Electric Vehicle Safety
Electric Vehicle Safety
Many electric vehicles receive top National Highway Safety Traffic Administration safety ratings. They undergo the same rigorous safety testing as any other conventional vehicles sold in the United States. To date, findings have shown that several electric vehicle features maximize safety. For example, electric vehicles tend to have a lower center of gravity that makes them less likely to roll over, electric vehicles have less potential for major fires or explosions and the body construction and durability of electric vehicles enhance vehicle safety in a collision. Their battery packs are encased in sealed shells and meet testing standards that subject the batteries to conditions such as overcharge, vibration, extreme temperatures, short circuit, humidity, fire, collision, and water immersion.
Electric Vehicle Charging Safety Tips
Here are steps you can take to lower your risk of fire and electric shock injury related to charging electric vehicles (EVs). Charging an EV is safe when done with certified equipment. By following these tips, you can lower your risk of having an associated fire or an electric shock injury. For more information, please visit the U.S. Fire Administration website.
- Follow manufacturer’s guidelines when charging your vehicle by referring to your owner’s manual. Check with your local dealer if you need additional information.
- Purchase a charging device that is certified by a nationally recognized testing laboratory.
- Plug Level I EV chargers directly into an outlet designed to handle the amperage of the charging device. Never use a multiplug adapter or extension cord.
- Install a residual current device with the charging unit. It will turn off the power if a fault is detected and help prevent a fire.
- Place all charging device components out of reach of children when not in use.
- Maintain the components of your charging station according to the manufacturer’s maintenance guidelines. Signs of excessive wear may indicate a potential shock hazard. Never use an EV charger with obvious signs of damage.
- Cover the EV charging station outlet to stop water from entering. Check the manufacturer’s guidelines to make sure it is safe to charge your EV in wet conditions.
- Most electric vehicles come with a system that will warn the driver if the battery gets too hot to prevent overheating. If you see such a warning, give your car a break and let it cool down. Overheating degrades battery life.
Emergency Responder Safety Guidance
Firefighters, police and EMTs are typically first on the scene in an emergency and face the greatest risk from electrical hazards. Understanding the potential dangers and learning how to deal with them correctly makes everyone safer.
Emergency response for electric-drive vehicles is not significantly different from that of conventional vehicles. Electric-drive vehicles are designed with cutoff switches to isolate the battery and disable the electric system, and all high-voltage power lines are clearly designated with orange coloring.

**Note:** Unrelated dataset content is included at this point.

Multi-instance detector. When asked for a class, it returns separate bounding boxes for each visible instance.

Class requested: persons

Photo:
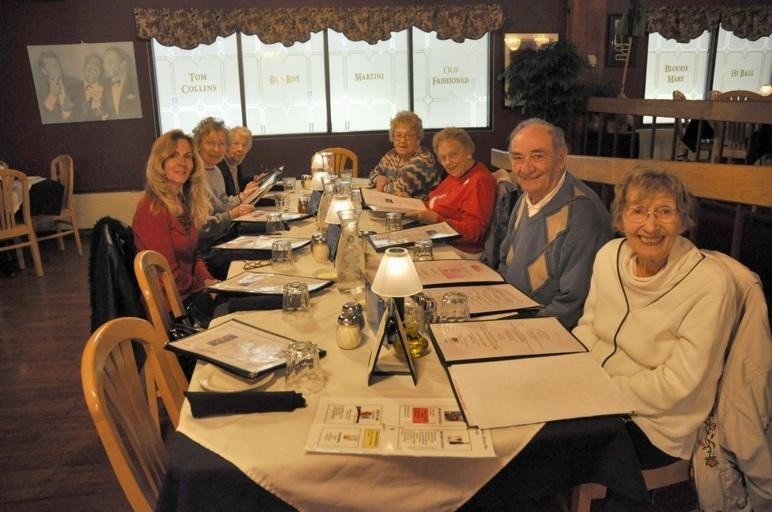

First responders should follow the guidance of the National Fire Protection Association when conducting an initial scene assessment to detect hazards regarding incidents with electric vehicles.
- Identify the drive system
- Immobilize the vehicle
- Disable high voltage
While hybrid, electric, and fuel cell vehicles are designed to be safe in water, even when fully submerged, there are guidelines for safe response practices to follow.
- Avoid contact with high voltage components, cabling, or service disconnects on a submerged vehicle.
- If possible, turn the ignition off in a submerged vehicle, but do not attempt any other disabling activities.
- Lack of engine noise in most hybrids and electrics does not mean that the vehicle is OFF.